● **Tasks to perform**:
(1) Answer each question using the American history passage.
(a) In which years did slavery begin and end in the US?
(b) How many blocks did the White mob burn down in Tulsa in 1921?
(c) About how many Japanese Americans were interned after the attack on Pearl Harbor?
(2) Rewrite the American history passage from "Pretty much all" to "that word again.)", changing "common knowledge" to "well known".
(3) Go on with the American history passage from the point where it stops.

Here are some other facts from American History:

  • Slavery existed in the US from 1619 until 1865.
  • Indians have lived on reservations set aside for them by the US government since 1851.
  • The US dropped atomic bombs on the Japanese cities of Hiroshima and Nagasaki in 1945.

Pretty much all of these facts are common knowledge. People don’t argue about whether they’re true. They argue about which ones are the most important. Regarding the second three facts, I grew up hearing, more or less, that slavery was a regrettable era in the Southern US that ended with the Civil War; that reservations are . . . sad?; that the atomic bomb ended WWII and prevented greater loss of life than if the war had gone on.

Here are some facts from American History that I didn’t learn in school:

  • In 1921 in Tulsa, OK, a White mob burned down 35 blocks of a wealthy Black neighborhood, destroying homes and businesses after a Black man was accused of assaulting a White woman. It was one of the worst incidents of racial violence in US history. (There’s that word again.)
  • California governor Leland Stanford oversaw a “War of Extermination” against Native Californians in the early 1860s. Between 1845 and 1880, the Native population in the state declined from around 150,000 to around 18,000.
  • After the attack on Pearl Harbor, President Franklin Delano Roosevelt oversaw the mass internment of about 120,000 Japanese Americans—about two thirds of whom were American citizens—into ten fenced camps.

● **Supplied material**:
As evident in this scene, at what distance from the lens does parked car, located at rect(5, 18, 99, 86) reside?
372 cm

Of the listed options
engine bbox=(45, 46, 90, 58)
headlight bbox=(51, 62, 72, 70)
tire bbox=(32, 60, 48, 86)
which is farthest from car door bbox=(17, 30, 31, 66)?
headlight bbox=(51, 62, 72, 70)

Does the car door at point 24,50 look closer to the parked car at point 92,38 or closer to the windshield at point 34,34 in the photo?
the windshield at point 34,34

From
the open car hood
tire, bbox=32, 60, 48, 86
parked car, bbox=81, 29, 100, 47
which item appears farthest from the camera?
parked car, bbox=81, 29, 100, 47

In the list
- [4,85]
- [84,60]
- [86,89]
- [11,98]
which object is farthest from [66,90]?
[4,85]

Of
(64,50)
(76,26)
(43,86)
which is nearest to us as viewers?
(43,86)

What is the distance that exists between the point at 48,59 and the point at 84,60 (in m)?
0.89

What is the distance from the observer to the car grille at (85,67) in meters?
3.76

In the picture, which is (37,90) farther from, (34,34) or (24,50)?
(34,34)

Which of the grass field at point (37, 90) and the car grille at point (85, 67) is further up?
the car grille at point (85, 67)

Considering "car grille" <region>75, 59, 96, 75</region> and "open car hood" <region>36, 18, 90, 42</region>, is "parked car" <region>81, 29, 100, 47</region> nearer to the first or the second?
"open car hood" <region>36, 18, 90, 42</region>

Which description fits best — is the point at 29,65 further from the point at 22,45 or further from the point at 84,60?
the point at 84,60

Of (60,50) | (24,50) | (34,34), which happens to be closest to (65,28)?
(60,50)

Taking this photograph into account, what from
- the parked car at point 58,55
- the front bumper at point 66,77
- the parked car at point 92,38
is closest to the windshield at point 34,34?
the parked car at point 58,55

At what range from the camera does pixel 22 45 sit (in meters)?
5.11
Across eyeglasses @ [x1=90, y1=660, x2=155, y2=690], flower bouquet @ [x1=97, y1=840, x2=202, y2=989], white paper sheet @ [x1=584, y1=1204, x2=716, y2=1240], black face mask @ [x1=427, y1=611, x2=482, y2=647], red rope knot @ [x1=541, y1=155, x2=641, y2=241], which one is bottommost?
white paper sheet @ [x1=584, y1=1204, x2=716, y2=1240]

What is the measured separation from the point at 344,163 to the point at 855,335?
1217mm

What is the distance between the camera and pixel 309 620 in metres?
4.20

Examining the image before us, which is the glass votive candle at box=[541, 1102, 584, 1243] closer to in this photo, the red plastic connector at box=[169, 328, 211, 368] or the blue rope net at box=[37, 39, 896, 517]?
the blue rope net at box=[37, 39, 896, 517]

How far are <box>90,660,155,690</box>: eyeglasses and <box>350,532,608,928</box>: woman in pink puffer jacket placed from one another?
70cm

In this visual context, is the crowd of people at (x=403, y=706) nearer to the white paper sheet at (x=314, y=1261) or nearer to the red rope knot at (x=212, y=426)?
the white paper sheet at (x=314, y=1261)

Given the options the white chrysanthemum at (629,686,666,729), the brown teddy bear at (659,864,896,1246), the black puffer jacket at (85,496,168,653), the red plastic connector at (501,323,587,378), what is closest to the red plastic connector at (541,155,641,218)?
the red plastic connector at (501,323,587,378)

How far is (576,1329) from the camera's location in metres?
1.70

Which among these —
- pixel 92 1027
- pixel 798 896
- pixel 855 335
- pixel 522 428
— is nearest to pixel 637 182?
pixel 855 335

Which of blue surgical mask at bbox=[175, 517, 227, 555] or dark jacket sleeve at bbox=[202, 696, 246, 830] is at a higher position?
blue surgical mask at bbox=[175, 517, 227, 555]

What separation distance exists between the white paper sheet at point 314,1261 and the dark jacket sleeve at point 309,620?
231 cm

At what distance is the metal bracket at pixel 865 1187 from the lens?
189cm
==
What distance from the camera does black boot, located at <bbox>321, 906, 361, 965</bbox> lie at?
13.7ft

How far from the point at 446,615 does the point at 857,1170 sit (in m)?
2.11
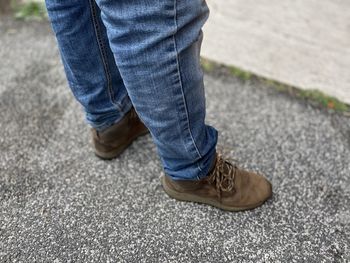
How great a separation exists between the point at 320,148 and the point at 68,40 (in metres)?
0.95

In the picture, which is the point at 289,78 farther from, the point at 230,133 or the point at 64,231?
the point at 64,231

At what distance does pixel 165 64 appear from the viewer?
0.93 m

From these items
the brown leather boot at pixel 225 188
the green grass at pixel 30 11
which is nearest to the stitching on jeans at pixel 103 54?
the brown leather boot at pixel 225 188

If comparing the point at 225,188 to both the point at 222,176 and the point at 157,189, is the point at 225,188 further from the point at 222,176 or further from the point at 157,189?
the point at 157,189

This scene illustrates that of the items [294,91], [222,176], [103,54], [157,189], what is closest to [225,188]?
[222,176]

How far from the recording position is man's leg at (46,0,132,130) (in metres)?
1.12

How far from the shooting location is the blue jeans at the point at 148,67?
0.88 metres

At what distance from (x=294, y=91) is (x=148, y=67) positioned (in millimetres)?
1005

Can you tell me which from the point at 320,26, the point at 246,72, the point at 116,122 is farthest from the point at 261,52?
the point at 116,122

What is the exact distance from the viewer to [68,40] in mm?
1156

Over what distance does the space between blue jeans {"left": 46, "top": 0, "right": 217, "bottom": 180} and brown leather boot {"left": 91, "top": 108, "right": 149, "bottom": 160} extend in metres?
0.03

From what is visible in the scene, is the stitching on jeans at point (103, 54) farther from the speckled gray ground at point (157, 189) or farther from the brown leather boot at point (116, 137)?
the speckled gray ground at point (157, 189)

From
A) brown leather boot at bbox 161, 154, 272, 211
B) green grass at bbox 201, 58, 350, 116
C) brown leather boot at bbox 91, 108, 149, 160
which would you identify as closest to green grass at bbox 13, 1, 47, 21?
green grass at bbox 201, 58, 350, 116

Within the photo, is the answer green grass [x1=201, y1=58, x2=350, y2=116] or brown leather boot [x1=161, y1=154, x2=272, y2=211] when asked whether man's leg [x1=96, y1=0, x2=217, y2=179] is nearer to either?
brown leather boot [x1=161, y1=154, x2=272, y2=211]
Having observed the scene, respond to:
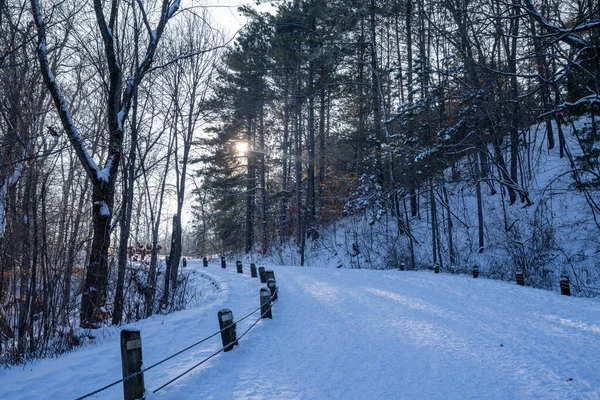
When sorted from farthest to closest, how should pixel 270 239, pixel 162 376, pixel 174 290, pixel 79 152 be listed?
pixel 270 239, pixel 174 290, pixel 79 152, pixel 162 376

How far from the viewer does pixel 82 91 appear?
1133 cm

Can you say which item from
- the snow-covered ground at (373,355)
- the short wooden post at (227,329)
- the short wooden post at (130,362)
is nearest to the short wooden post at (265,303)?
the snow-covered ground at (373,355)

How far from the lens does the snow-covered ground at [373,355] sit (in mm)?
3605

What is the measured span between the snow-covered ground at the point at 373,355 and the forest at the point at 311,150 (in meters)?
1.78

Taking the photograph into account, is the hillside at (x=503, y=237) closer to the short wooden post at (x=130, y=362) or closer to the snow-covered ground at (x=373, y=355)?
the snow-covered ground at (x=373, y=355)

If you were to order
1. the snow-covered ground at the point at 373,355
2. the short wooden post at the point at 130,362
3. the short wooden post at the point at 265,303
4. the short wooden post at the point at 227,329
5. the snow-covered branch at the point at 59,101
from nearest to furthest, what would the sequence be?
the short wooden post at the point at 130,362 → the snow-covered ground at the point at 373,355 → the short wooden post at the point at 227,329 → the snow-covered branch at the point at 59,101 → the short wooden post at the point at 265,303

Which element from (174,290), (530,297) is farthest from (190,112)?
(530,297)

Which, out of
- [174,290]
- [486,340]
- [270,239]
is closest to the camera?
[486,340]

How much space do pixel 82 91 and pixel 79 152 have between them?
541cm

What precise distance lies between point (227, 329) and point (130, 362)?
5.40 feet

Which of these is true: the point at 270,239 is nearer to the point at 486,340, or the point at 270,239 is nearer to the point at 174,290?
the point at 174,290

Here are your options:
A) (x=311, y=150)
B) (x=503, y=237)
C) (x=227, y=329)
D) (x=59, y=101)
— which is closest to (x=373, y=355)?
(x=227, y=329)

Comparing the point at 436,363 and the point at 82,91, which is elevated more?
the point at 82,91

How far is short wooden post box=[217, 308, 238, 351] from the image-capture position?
---
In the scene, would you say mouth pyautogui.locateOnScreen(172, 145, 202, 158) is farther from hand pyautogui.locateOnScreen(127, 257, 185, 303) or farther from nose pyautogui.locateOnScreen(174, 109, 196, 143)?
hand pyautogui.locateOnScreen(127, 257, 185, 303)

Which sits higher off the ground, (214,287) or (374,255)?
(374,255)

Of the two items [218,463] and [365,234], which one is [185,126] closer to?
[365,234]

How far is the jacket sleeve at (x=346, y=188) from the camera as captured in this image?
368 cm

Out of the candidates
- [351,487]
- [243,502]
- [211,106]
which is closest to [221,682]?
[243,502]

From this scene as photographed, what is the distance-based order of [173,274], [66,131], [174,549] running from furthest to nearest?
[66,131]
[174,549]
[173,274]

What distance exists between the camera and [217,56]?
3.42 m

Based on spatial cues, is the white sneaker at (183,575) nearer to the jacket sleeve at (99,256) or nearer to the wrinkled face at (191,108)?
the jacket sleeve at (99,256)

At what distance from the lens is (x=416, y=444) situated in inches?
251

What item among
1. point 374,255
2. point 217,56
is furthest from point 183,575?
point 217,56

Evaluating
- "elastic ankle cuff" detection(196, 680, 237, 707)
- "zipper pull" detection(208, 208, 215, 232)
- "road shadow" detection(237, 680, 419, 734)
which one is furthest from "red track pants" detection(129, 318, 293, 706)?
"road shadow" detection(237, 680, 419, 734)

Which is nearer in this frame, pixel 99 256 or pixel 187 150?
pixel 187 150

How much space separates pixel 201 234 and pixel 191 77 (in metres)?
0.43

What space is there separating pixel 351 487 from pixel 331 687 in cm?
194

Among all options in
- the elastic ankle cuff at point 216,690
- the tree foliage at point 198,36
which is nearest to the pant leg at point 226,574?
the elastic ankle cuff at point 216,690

● **Results**:
(1)
(a) It began in 1619 and ended in 1865.
(b) 35 blocks.
(c) About 120,000.

(2)
Pretty much all of these facts are well known. People don’t argue about whether they’re true. They argue about which ones are the most important. Regarding the second three facts, I grew up hearing, more or less, that slavery was a regrettable era in the Southern US that ended with the Civil War; that reservations are . . . sad?; that the atomic bomb ended WWII and prevented greater loss of life than if the war had gone on.

Here are some facts from American History that I didn’t learn in school:

  • In 1921 in Tulsa, OK, a White mob burned down 35 blocks of a wealthy Black neighborhood, destroying homes and businesses after a Black man was accused of assaulting a White woman. It was one of the worst incidents of racial violence in US history. (There’s that word again.)

(3)
These facts are all just as true and verified as the ones I learned in school. But they’re what I guess Pete Hegseth would call “political” history.

____________

Cut to a German movie called The Nasty Girl that I remember seeing way back. The ’90s? Maybe. It’s based on a true story of a high school girl who wrote an essay called “My Town During the Third Reich.” Which she expected to be a story of heroic resistance to the Nazi regime. Which, surprise! was not accurate. At all. It turned out (surprise!) that in the early years of the Reich, almost everyone in the town was complicit one way or another with the Nazis. All the Jews living in the town were expelled, and locals took their houses and property, just like in the rest of the country. Her town wasn’t an exception. Another inconvenient fact she uncovered was that there had been a number of concentration camps near the town, which (surprise!) everyone claimed to have no knowledge of.

Naturally, this girl’s essay did not receive local praise. It was a little too “woke.” There were rocks thrown through windows. There were death threats. There was a bomb, actually.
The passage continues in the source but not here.